An introduction was given by Cardinal Lorenzo Baldisseri, and the president of the Episcopal Conference of Austria and cardinal archbishop of Vienna Christoph Schonborn pronounced a commemorative discourse.
Below are extensive extracts from the Holy Father’s discourse, in which he reiterated that the very name “Synod” – “walking together” – indicates what the Lord asks of us.
“From Vatican Council II to the current Synod Assembly on the family, we have experienced in an increasingly intense way the beauty of ‘walking together’. … We must continue on this road. The world in which we live, and which we are called upon to love and serve even in its contradictions, demands of the Church a strengthening of synergies in all areas of her mission.
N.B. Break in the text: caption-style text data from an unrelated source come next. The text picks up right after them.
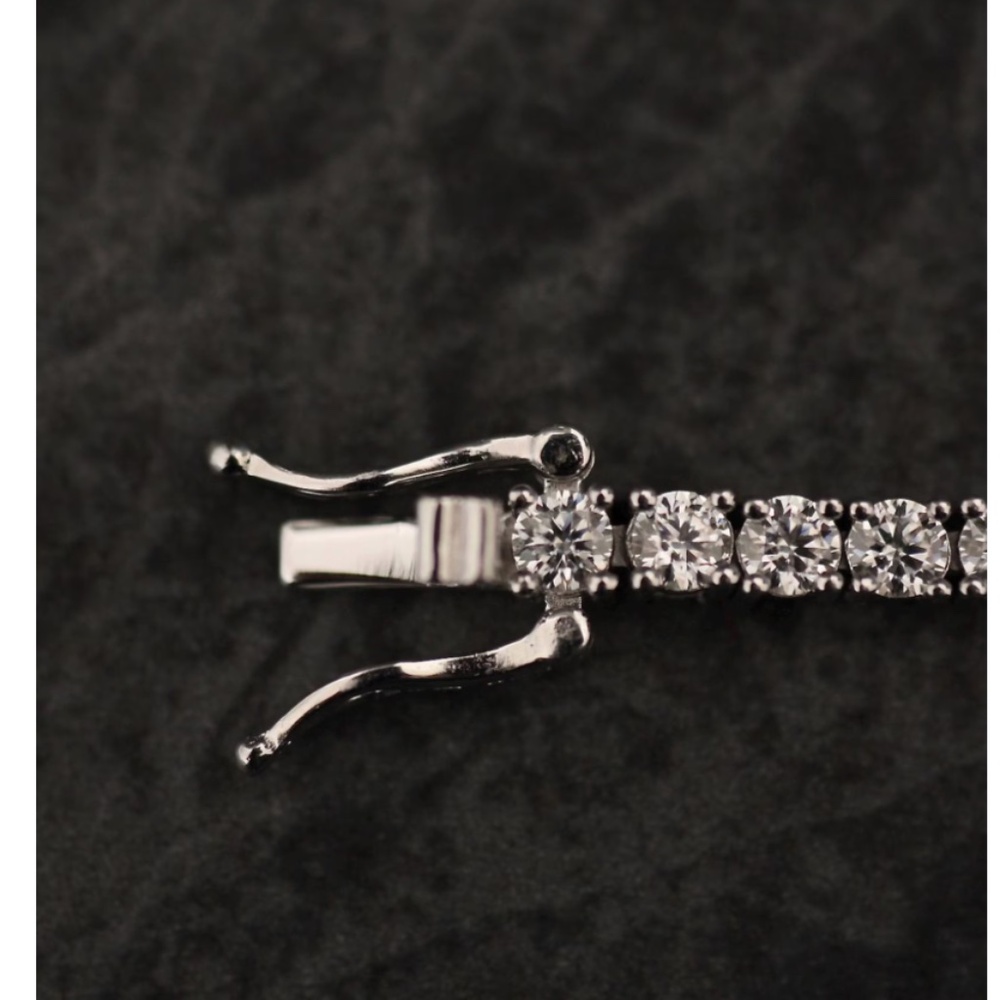 3 mm Moissanite Tennis Bracelet Sterling Silver 6"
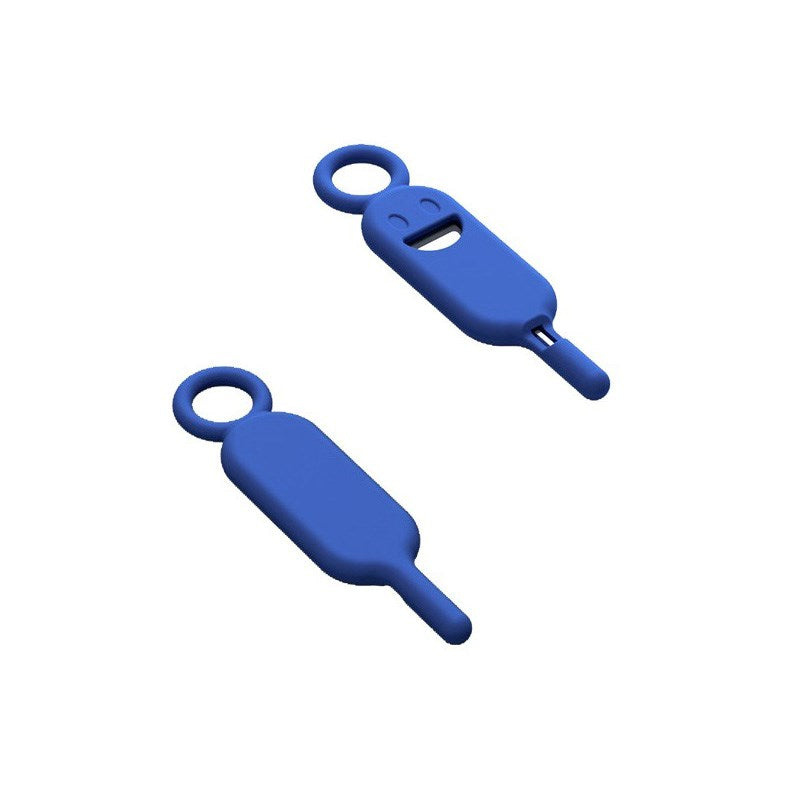 Simkortnøkkel i silikonetui med ring for nøkkelring - blå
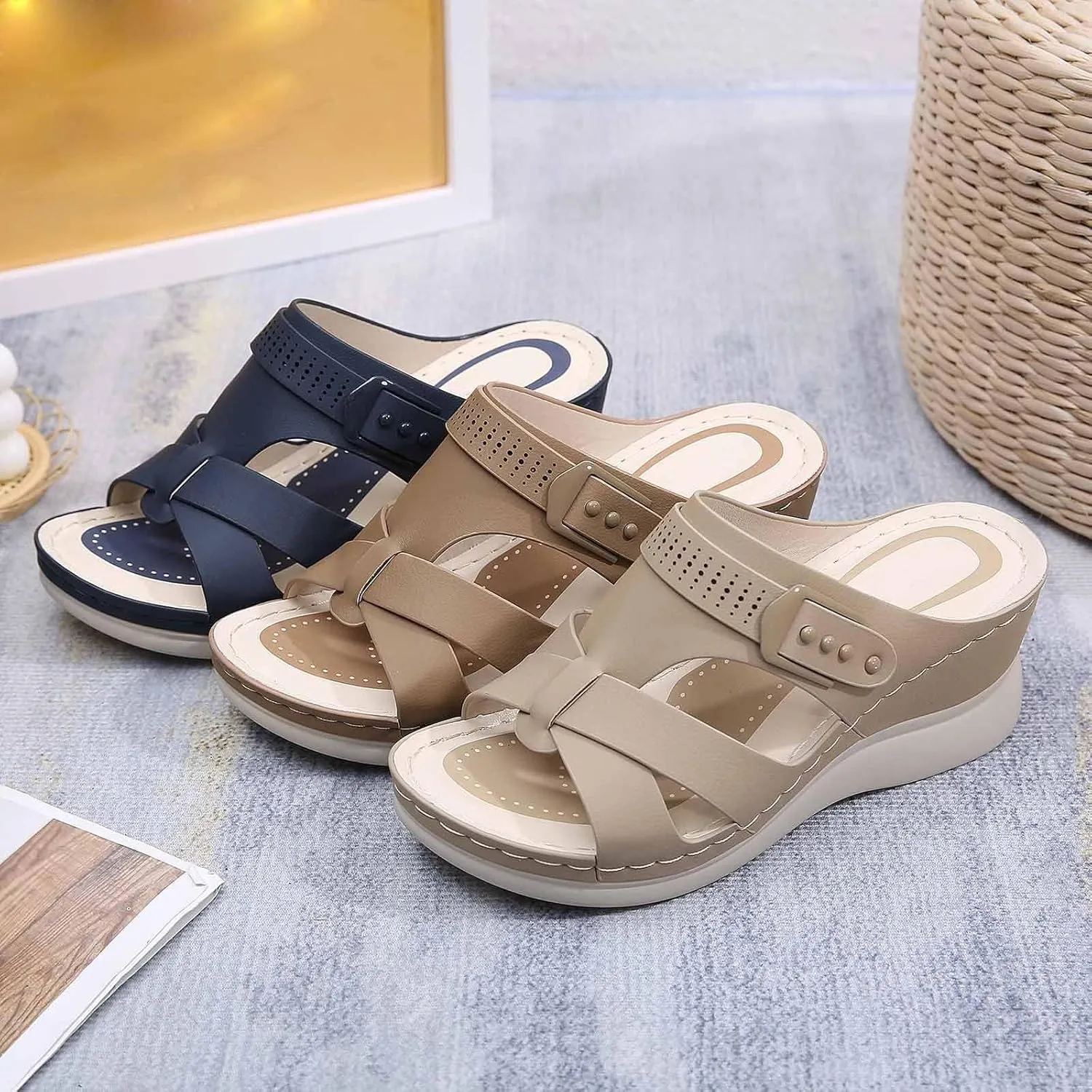 Women Orthopedic Wedge Sandals 2025 Summer Dressy Open Toe Platform Walking Sandals Comfortable Casual Slip on Beach Slippers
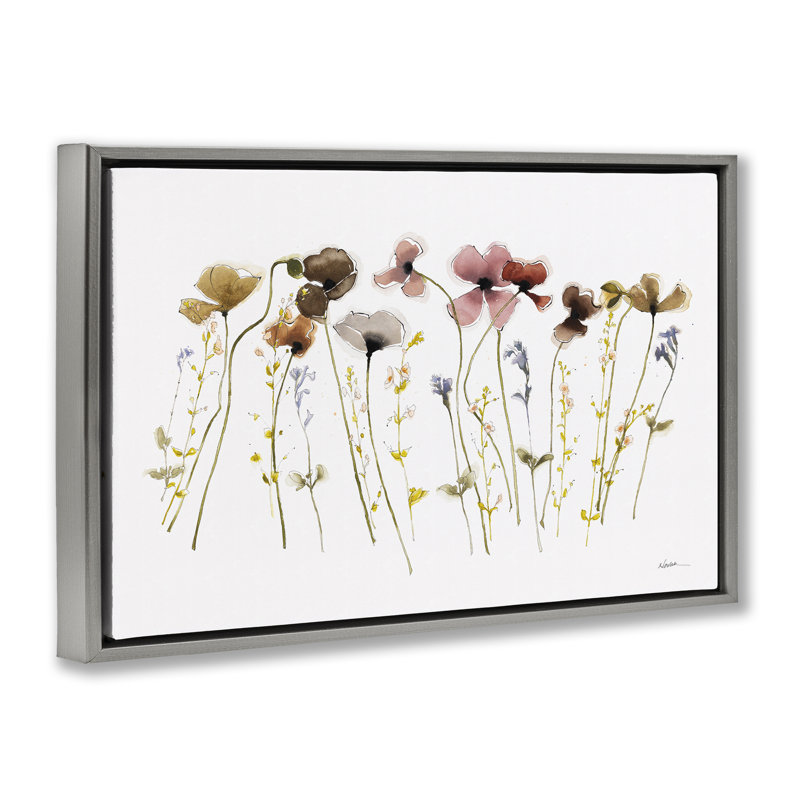 Toile flottante encadrée "Spring Poppy Sprig" par Shirley Novak, Cadre flottant gris lustré, H 17 po x l 25 po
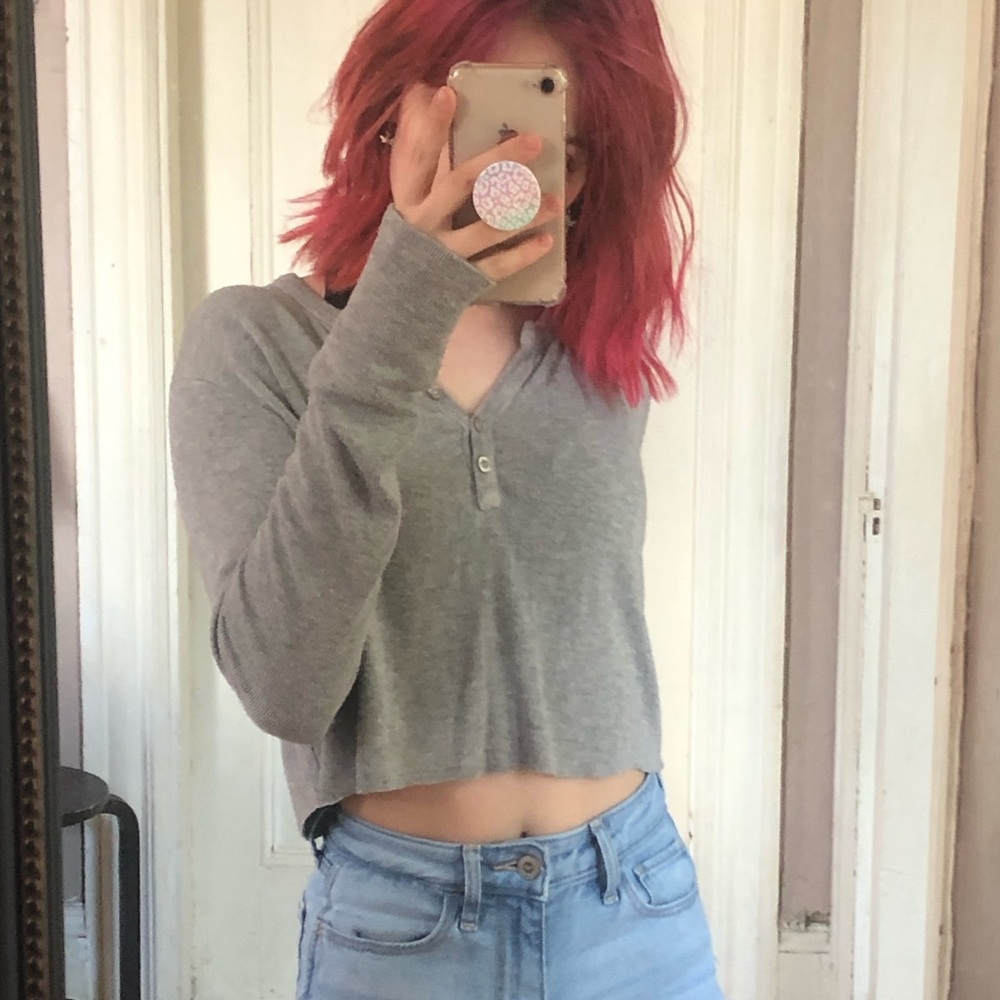 brandy melville long sleeve henley top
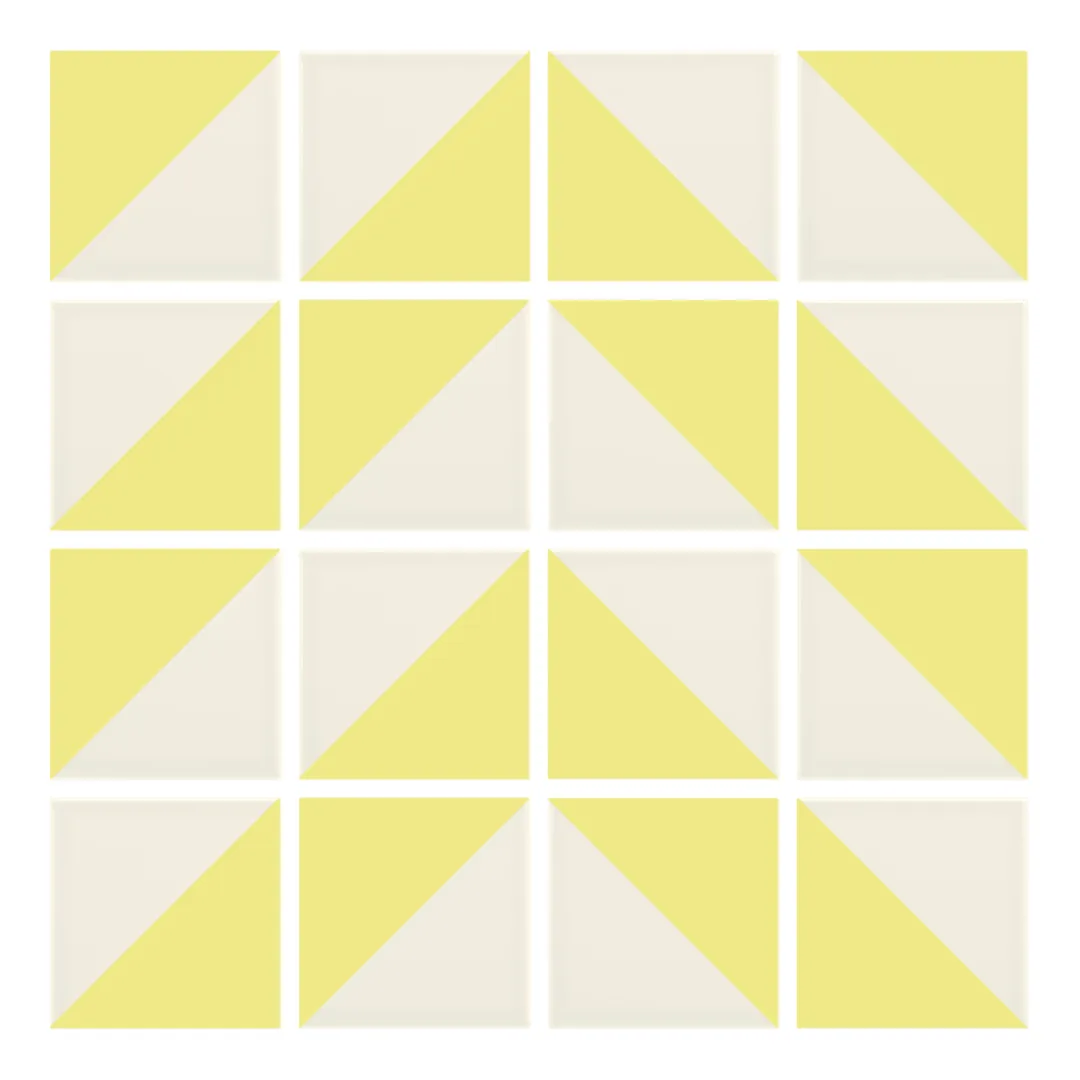 Patrón 4 de colocación de Azulejo Trigone Crema 10x10 Amarillo Limón Mate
The path of synodality is the path that God expects from the Church in the third millennium. … In the Apostolic Exhortation ‘Evangelii Gaudium’ I underlined how ‘the People of God is holy thanks to this anointing, which makes it infallible in credendo’, adding that ‘all the baptised, whatever their position in the Church or their level of instruction in the faith, are agents of evangelisation, and it would be insufficient to envisage a plan of evangelisation to be carried out by professionals while the rest of the faithful would simply be passive recipients’. … It was this conviction that guided me in my wish that the People of God be consulted in the preparation of the dual Synod on the family. … How would it be possible to speak of the family without speaking with families, listening to their joys and hopes, their sorrows and their troubles?”.
“A Synodal Church is a Church who listens, aware that listening is more than hearing. It is a process of mutual listening in which each person has something to learn. The faithful, the Episcopal College, the bishop of Rome: each one listening to the others, and all listening to the Holy Spirit, the ‘Spirit of truth’. … Synodality, as a constitutive dimension of the Church, offers us the best interpretative framework for understanding her hierarchical ministry … in which no-one may be ‘higher’ than the others. On the contrary, within the Church it is necessary to stoop to put oneself in service to one’s brothers along the way. Jesus constituted the Church, placing at the summit the apostolic College, in which the apostle Peter is the ‘rock’, he who must ‘confirm’ his brothers in the faith. But in this Church, as in an upturned pyramid, the summit is below the base. Therefore, those who exercise authority are called ‘ministers’: because in accordance with the original meaning of the word, they are the least of all”.
“In an synodal Church, the Synod of Bishops is only the most evident manifestation of a dynamism of communion that inspires all ecclesial dimensions. The first level of the exercise of synodality occurs in the particular Churches. … The Code of Canon Law reserves ample space to those who are usually referred to as the ‘organs of communion’ of the particular Church: the presbyteral Council, the College of Consultors, the Chapter of Canons and the pastoral Council. These instruments, that at times proceed wearily, must be accorded their due value as offering opportunities for listening and sharing. … The second level is that of the Ecclesiastical Provinces or Regions, the Particular Councils and, in special way, the Episcopal Conferences. … In a synodal Church, as I have already stated, ‘it is not advisable for the Pope to take the place of local bishops in the discernment of every issue which arises in their territory. In this sense, I am conscious of the need to promote a sound decentralisation’. … The final level is that of the universal Church. Here the Synod of Bishops, representing the entire Catholic episcopate, becomes an expression of episcopal collegiality within an entirely synodal Church”.
“I am convinced that, in a synodal Church, more light could also be cast on the exercise of the Petrine primacy. The Pope is not alone and above the Church, but rather within her, baptised among the baptised, and within the episcopal College as a bishop among bishops, called upon at the same time, as the Successor of the apostle Peter, to guide the Church of Rome who presides in love among all the Churches. While I repeat the need and urgency to think of a ‘conversion of the papacy’ … I am convinced that I have, in this respect, a particular responsibility, above all in ascertaining the ecumenical aspiration of the majority of Christian communities and in listening to the request that is presented to me to find a way of exercising this primacy that, while not renouncing in any way the essence of its mission, is open to a new situation”.
“Our gaze also extends to humanity. A synodal Church is like a standard borne among the nations in a world that, while invoking participation, solidarity and transparency in public administration, frequently leaves the destiny of entire populations in the rapacious hands of small powerful groups. As a Church who ‘walks together’ with mankind, participating in the labours of history, we cultivate the dream that the rediscovery of the inviolable dignity of peoples and the function of the service of authority may also help in the edification of civil society in justice and fraternity, giving rise to a world that is more beautiful and worthier of humanity for the generations to follow us”.